Le cri sous le dôme
La Constitution congolaise s’est invitée au cœur du débat politique. Lors d’un Space live animé le lundi 2 juin par le journaliste Stanis Bujakera Tshiamala, l’opposant Delly Sesanga a dénoncé le projet de révision constitutionnelle porté par la majorité présidentielle. L’ancien député estime que l’enjeu dépasse largement une simple réforme institutionnelle. Derrière le texte, c’est l’équilibre du pouvoir, la transparence de la gestion publique et l’avenir de l’État de droit qui se jouent.
Quand la loi devient une citadelle
Pour Delly Sesanga, la Constitution n’appartient ni à un camp politique ni à une majorité circonstancielle. Elle demeure le socle du contrat national. Son intervention suggère qu’une modification des règles fondamentales pourrait affaiblir les mécanismes de contrôle démocratique.
« Tout homme qui a du pouvoir est porté à en abuser », écrivait Montesquieu. Cette citation résonne avec une force particulière dans un contexte où la question des limites du pouvoir revient au premier plan du débat public.
Les comptes derrière les mots
L’analyse de Sesanga laisse également apparaître une autre lecture. La bataille constitutionnelle serait aussi liée à l’exigence de redevabilité dans la gestion des ressources publiques.
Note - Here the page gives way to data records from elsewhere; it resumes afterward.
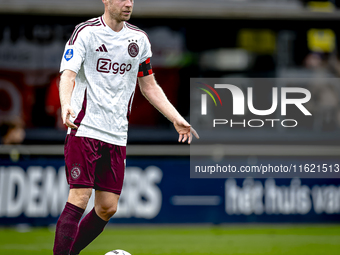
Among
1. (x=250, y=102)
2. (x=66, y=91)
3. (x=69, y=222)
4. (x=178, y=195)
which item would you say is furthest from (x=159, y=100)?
(x=250, y=102)

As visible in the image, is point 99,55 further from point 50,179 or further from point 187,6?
point 187,6

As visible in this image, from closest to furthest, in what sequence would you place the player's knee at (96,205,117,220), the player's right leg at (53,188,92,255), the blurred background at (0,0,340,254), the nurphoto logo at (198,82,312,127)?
the player's right leg at (53,188,92,255) → the player's knee at (96,205,117,220) → the blurred background at (0,0,340,254) → the nurphoto logo at (198,82,312,127)

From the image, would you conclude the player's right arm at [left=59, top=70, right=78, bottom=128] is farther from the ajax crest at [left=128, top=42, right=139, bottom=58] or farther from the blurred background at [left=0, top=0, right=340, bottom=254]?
the blurred background at [left=0, top=0, right=340, bottom=254]

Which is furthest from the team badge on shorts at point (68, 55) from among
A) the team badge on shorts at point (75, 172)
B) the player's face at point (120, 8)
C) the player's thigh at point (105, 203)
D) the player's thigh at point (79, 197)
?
the player's thigh at point (105, 203)

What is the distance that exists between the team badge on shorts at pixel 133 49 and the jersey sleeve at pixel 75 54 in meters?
0.40

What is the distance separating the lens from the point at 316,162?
1020 cm

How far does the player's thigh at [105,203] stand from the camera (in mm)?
4820

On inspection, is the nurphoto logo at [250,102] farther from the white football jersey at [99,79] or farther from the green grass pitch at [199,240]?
the white football jersey at [99,79]

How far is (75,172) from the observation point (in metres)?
4.56

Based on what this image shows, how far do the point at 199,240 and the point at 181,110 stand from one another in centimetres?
279

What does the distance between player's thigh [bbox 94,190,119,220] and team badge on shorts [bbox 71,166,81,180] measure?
35cm

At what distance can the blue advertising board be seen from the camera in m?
9.29

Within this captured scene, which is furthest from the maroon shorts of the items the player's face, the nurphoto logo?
the nurphoto logo

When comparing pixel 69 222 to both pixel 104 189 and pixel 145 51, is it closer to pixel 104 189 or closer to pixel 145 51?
pixel 104 189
L’ancien élu évoque ainsi la nécessité de préserver les garde-fous institutionnels permettant aux citoyens de demander des comptes aux gouvernants.
Au-delà des discours, c’est donc la question du contrôle de l’action publique qui surgit en filigrane.
Le miroir de la démocratie
Cette controverse révèle une interrogation fondamentale : jusqu’où une majorité peut-elle remodeler les règles qui encadrent son propre exercice du pouvoir ? Alexis de Tocqueville mettait déjà en garde contre la « tyrannie de la majorité », rappelant que la démocratie repose autant sur les contre-pouvoirs que sur les urnes.
Au fond, le débat dépasse les acteurs du moment. Il concerne l’héritage institutionnel de la République et la protection du bien commun. Comme l’affirmait Jean-Jacques Rousseau, « la souveraineté ne peut être représentée ». Une formule qui interpelle encore aujourd’hui. Car lorsque la Constitution devient un champ de bataille, c’est souvent l’avenir de la nation qui se tient en première ligne.